As Women's Health Week continues, experts in Wisconsin and elsewhere are reminding women to prioritize their well-being.

The Centers for Disease Control and Prevention warned women who are caregivers are at greater risk for poor physical and mental health.

Dr. Karla Dickmeyer, OB/GYN at the Madison Women's Health Clinic, said women are still asked to juggle a lot, including household responsibilities, family commitments, as well as their careers. She argued women should not have to cave to all of society's demands.

"Take a deep breath, spend time with our family and our friends as opposed to constantly trying to check off another thing on our list," Dickmeyer recommended.

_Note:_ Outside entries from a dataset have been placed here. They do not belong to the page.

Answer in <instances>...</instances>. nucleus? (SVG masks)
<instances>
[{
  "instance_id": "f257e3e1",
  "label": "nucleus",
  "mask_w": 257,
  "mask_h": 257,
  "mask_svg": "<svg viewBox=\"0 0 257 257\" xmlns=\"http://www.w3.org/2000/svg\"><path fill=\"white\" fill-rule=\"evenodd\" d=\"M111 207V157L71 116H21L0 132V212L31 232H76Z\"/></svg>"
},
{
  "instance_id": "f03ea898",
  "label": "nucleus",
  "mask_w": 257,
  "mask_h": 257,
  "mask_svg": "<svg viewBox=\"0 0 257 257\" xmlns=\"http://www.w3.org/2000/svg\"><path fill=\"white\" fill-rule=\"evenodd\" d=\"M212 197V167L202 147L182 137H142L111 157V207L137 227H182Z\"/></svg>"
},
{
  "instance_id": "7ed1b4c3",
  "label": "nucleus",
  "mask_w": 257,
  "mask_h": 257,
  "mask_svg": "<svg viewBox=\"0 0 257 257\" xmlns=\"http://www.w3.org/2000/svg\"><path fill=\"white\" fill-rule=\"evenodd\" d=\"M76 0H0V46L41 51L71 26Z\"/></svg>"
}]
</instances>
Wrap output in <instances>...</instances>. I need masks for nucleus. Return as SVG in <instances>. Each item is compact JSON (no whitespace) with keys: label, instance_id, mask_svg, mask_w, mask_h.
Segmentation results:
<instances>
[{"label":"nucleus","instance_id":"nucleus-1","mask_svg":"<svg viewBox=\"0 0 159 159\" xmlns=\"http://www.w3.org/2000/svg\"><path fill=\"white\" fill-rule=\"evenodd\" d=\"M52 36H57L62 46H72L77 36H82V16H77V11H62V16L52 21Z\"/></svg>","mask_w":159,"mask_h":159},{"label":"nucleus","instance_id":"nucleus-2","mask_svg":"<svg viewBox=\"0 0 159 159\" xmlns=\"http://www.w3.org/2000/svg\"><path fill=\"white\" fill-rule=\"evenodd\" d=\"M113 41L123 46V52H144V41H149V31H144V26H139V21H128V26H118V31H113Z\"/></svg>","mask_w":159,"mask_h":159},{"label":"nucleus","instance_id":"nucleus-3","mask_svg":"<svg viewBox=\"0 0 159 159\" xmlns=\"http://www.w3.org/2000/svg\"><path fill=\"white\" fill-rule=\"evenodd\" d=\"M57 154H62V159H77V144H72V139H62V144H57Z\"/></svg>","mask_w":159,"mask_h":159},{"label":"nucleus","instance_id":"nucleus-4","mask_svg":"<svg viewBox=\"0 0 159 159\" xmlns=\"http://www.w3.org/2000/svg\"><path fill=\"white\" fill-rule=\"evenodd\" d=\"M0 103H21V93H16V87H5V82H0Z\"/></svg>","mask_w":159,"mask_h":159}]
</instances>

More broadly, experts said it is important to remember heart disease is the nation's number one killer of women, and pointed out keeping track of risk factors, such as cholesterol levels, can help with disease prevention. They also urged women to make appointments for any screenings they may have put off during the pandemic, such as a mammogram or screenings for cervical or colon cancer.

Dr. Donna O'Shea, an OB/GYN and chief medical officer of population health at UnitedHealthcare, said parents need to be on the lookout for symptoms of depression and anxiety in adolescent girls.

"Especially after COVID, we found that 57% of high school girls experienced persistent feelings of sadness in the last year," O'Shea reported. "Ten years ago, that number was only 36%."

For Women's Health Week, the CDC reemphasized the importance of eating right, exercising and reducing stress.